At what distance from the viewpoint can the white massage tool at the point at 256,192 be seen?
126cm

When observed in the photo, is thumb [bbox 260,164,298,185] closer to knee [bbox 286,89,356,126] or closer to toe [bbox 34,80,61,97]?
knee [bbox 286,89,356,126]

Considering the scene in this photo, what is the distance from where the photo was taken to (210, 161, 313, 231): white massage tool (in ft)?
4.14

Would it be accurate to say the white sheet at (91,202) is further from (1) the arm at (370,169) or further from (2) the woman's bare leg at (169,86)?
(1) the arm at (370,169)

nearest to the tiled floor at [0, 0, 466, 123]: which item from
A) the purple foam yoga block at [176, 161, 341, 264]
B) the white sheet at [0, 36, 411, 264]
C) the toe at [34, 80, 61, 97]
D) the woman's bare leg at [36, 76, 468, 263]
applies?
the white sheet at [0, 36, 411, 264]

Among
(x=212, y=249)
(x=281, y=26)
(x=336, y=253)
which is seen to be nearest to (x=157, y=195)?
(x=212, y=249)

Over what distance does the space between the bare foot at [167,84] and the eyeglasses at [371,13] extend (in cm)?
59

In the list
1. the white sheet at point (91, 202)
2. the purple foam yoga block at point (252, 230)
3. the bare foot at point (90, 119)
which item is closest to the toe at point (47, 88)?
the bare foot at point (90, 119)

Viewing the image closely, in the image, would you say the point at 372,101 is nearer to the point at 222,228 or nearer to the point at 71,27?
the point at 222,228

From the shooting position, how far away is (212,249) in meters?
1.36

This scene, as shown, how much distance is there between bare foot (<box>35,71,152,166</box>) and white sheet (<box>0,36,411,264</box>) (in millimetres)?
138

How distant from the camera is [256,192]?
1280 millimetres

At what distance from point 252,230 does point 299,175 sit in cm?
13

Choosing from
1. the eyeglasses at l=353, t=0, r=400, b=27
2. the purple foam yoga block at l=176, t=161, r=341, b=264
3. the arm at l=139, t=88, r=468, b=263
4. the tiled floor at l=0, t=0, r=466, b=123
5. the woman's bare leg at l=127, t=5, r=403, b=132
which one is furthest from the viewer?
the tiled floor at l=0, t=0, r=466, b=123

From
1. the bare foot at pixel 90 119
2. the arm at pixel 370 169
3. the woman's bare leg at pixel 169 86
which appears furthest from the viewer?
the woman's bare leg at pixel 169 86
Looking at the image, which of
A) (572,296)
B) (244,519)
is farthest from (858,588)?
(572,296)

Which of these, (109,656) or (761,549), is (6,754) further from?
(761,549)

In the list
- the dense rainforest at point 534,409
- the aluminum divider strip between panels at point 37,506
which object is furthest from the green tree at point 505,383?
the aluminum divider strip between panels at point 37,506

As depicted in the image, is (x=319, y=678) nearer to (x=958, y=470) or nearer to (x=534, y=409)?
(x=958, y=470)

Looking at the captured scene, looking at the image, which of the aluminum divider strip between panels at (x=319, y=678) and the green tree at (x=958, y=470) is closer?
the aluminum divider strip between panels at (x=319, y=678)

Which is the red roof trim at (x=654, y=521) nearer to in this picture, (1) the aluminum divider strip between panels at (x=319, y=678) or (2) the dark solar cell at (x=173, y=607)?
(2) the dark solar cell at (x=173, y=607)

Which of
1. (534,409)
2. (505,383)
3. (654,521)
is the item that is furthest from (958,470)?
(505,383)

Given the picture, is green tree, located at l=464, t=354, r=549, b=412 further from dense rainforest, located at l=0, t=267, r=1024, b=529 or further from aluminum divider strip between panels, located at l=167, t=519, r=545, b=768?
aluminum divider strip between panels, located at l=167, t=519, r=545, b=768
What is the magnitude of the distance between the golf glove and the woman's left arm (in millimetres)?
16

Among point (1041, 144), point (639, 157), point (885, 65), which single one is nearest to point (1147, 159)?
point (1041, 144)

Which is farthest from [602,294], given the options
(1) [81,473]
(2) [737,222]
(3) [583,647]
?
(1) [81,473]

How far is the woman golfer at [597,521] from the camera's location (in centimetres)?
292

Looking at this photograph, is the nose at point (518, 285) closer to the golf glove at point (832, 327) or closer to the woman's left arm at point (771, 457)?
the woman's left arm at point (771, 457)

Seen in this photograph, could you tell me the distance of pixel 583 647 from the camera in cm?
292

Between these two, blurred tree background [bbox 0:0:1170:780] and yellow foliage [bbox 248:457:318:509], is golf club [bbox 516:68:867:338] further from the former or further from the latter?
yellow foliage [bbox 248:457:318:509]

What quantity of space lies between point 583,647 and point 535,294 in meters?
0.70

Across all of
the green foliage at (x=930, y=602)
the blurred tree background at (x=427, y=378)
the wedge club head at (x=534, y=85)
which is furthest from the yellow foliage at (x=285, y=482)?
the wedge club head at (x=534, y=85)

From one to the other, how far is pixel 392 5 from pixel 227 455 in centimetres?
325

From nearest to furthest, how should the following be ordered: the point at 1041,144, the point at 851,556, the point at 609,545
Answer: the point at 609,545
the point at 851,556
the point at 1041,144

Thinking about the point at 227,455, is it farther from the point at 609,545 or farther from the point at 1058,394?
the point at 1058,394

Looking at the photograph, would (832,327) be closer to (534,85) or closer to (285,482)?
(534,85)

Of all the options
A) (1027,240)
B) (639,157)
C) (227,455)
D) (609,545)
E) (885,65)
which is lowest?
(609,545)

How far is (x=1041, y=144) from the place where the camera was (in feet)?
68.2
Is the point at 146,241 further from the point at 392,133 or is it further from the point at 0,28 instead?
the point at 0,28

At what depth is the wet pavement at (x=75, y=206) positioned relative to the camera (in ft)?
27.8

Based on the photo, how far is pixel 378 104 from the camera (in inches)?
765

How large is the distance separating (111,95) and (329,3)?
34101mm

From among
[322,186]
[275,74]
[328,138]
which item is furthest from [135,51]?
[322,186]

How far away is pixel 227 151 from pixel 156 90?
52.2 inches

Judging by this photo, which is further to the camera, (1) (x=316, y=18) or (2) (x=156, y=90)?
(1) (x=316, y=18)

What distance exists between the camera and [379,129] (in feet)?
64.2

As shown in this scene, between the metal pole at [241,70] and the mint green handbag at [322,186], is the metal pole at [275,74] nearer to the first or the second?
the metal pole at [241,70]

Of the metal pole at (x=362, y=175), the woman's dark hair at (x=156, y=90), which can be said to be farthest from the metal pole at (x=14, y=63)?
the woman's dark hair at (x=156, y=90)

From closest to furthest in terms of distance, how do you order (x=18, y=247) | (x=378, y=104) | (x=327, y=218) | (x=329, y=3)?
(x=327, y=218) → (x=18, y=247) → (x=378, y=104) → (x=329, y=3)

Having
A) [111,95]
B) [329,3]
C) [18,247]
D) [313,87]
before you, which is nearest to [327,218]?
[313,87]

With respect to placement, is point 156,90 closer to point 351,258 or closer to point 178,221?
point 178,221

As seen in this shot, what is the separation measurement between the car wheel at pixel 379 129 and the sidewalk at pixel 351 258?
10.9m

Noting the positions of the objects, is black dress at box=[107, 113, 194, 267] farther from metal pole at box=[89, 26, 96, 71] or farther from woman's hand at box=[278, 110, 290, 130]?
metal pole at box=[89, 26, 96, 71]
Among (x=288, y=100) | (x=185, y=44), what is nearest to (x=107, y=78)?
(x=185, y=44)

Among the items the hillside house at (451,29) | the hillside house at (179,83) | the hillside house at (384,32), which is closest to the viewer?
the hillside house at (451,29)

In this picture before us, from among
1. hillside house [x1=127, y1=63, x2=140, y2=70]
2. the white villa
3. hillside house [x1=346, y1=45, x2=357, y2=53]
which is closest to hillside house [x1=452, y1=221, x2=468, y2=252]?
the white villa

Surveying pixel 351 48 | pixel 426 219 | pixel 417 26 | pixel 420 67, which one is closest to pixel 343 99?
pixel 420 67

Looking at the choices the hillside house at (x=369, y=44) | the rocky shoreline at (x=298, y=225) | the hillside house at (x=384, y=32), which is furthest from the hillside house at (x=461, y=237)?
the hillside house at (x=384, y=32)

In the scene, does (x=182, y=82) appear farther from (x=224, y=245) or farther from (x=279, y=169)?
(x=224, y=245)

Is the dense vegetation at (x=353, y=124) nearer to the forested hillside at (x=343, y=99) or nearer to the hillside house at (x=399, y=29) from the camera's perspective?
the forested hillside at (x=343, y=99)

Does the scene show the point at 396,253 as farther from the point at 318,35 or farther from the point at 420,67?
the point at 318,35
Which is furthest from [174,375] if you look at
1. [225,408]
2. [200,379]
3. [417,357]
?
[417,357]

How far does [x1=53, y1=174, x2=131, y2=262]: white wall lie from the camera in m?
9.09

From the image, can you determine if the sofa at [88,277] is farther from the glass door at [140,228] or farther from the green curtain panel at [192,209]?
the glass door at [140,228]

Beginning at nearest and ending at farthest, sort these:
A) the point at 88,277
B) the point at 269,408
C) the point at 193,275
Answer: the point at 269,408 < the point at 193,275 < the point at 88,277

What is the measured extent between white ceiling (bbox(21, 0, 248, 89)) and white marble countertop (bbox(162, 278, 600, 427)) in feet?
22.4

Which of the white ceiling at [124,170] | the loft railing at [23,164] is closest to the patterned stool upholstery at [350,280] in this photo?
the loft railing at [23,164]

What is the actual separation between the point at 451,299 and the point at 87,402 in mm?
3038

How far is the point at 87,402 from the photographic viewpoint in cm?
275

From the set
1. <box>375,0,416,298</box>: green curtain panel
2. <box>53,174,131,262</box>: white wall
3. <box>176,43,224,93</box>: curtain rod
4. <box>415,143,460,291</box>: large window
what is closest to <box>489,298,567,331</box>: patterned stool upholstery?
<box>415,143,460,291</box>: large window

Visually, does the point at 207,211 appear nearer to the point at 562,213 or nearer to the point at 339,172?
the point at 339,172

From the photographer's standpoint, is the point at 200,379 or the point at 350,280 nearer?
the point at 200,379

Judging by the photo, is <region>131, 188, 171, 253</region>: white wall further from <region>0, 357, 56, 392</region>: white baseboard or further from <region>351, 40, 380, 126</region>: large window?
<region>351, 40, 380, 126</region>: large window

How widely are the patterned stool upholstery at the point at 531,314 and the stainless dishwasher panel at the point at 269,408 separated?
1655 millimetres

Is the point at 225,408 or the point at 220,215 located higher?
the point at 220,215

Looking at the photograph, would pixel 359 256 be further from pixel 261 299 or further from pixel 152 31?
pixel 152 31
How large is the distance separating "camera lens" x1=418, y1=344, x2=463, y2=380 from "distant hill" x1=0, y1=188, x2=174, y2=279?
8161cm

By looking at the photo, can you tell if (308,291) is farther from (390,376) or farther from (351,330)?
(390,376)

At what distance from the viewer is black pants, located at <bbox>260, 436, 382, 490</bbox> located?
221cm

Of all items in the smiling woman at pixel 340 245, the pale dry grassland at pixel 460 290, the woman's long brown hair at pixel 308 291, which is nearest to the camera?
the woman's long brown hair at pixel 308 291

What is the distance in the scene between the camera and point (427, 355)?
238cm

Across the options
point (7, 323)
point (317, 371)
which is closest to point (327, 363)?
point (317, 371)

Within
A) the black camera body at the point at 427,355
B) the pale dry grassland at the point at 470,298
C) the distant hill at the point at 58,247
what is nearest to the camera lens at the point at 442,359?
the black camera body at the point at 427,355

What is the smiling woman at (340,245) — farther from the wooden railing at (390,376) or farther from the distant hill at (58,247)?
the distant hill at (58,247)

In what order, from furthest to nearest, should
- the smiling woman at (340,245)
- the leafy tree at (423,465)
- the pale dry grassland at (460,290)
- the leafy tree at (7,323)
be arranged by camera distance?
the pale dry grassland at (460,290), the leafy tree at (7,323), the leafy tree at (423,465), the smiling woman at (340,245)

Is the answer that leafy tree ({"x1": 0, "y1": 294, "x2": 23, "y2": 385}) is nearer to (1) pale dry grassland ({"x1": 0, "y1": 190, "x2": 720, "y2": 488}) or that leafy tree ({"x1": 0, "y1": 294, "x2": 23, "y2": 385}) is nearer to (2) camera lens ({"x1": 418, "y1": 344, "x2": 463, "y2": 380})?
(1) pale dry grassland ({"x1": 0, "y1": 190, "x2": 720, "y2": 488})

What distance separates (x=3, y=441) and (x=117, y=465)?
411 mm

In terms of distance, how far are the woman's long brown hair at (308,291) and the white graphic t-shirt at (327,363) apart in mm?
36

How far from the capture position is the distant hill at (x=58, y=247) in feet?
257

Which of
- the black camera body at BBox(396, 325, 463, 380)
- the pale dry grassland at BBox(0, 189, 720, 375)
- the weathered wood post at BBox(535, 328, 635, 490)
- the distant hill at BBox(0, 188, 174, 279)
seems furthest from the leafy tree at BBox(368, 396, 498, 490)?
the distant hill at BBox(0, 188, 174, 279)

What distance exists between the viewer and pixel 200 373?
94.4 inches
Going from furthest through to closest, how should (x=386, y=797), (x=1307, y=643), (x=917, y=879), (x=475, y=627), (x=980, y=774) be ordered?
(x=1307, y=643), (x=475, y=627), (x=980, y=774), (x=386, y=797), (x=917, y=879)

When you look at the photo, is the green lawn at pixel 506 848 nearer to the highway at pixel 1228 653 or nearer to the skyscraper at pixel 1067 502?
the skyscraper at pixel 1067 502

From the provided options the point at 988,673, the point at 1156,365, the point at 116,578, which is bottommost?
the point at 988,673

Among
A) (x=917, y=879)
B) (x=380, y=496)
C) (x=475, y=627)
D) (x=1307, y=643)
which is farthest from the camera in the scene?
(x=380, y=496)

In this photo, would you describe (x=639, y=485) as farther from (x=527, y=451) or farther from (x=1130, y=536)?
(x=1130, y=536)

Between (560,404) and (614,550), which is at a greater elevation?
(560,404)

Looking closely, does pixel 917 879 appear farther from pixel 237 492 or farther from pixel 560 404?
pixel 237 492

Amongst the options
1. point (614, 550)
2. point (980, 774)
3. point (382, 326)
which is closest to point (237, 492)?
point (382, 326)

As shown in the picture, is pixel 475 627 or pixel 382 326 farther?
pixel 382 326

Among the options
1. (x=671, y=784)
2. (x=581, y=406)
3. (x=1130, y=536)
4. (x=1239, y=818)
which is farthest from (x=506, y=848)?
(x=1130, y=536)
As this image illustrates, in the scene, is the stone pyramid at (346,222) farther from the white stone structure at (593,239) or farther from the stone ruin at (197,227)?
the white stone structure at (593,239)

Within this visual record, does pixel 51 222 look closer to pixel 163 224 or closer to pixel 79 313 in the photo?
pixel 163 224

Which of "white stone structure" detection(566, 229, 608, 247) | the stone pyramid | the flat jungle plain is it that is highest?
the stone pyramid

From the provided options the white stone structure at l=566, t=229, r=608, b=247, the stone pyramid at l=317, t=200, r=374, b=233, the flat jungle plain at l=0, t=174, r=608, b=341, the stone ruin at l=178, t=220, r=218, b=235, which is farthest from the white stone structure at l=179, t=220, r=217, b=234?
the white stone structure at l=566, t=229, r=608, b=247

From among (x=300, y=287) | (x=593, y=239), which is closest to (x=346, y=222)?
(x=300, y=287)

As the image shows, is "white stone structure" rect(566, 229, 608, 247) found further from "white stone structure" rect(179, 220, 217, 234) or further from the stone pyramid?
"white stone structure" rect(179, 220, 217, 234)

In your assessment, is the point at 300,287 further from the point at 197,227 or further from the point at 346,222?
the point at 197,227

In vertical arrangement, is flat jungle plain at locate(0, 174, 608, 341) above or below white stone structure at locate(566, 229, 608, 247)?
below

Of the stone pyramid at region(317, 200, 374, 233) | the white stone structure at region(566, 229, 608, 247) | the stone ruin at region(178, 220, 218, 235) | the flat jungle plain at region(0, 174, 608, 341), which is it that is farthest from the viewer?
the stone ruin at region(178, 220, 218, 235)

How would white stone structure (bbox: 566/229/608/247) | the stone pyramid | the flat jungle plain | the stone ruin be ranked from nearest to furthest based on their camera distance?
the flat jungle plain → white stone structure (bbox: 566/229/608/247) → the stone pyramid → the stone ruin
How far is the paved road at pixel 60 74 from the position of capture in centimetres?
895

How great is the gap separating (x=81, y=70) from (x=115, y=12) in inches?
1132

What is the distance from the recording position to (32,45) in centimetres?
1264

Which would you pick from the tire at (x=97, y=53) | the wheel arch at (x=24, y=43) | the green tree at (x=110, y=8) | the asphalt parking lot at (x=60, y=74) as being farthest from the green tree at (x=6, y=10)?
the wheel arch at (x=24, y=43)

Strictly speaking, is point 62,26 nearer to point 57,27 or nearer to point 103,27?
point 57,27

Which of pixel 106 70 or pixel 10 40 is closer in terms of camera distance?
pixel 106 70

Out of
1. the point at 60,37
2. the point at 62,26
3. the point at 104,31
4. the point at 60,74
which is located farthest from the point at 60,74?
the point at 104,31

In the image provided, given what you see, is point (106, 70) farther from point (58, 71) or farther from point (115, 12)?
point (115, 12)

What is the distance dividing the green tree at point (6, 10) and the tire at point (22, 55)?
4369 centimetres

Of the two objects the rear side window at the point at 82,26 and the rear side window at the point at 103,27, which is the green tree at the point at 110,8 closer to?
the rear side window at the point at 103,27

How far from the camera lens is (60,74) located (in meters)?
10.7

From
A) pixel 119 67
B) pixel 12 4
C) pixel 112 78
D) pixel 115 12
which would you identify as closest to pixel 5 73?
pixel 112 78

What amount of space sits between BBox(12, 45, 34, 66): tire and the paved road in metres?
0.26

--------------------------------------------------

**REQUIRED WORK:**
Please rewrite the lines between the one containing "In terms of distance, how far" and the one containing "94.4 inches", inclusive, changing "leafy tree" to "green tree" and leaving everything else unchanged.

**REPLY:**
In terms of distance, how far are the woman's long brown hair at (308,291) and the white graphic t-shirt at (327,363) apart in mm?
36

How far from the capture position is the distant hill at (x=58, y=247) in feet?
257

Which of
- the black camera body at BBox(396, 325, 463, 380)
- the pale dry grassland at BBox(0, 189, 720, 375)
- the weathered wood post at BBox(535, 328, 635, 490)
- the distant hill at BBox(0, 188, 174, 279)
seems furthest from the green tree at BBox(368, 396, 498, 490)?
the distant hill at BBox(0, 188, 174, 279)

What distance exists between the viewer and pixel 200 373?
94.4 inches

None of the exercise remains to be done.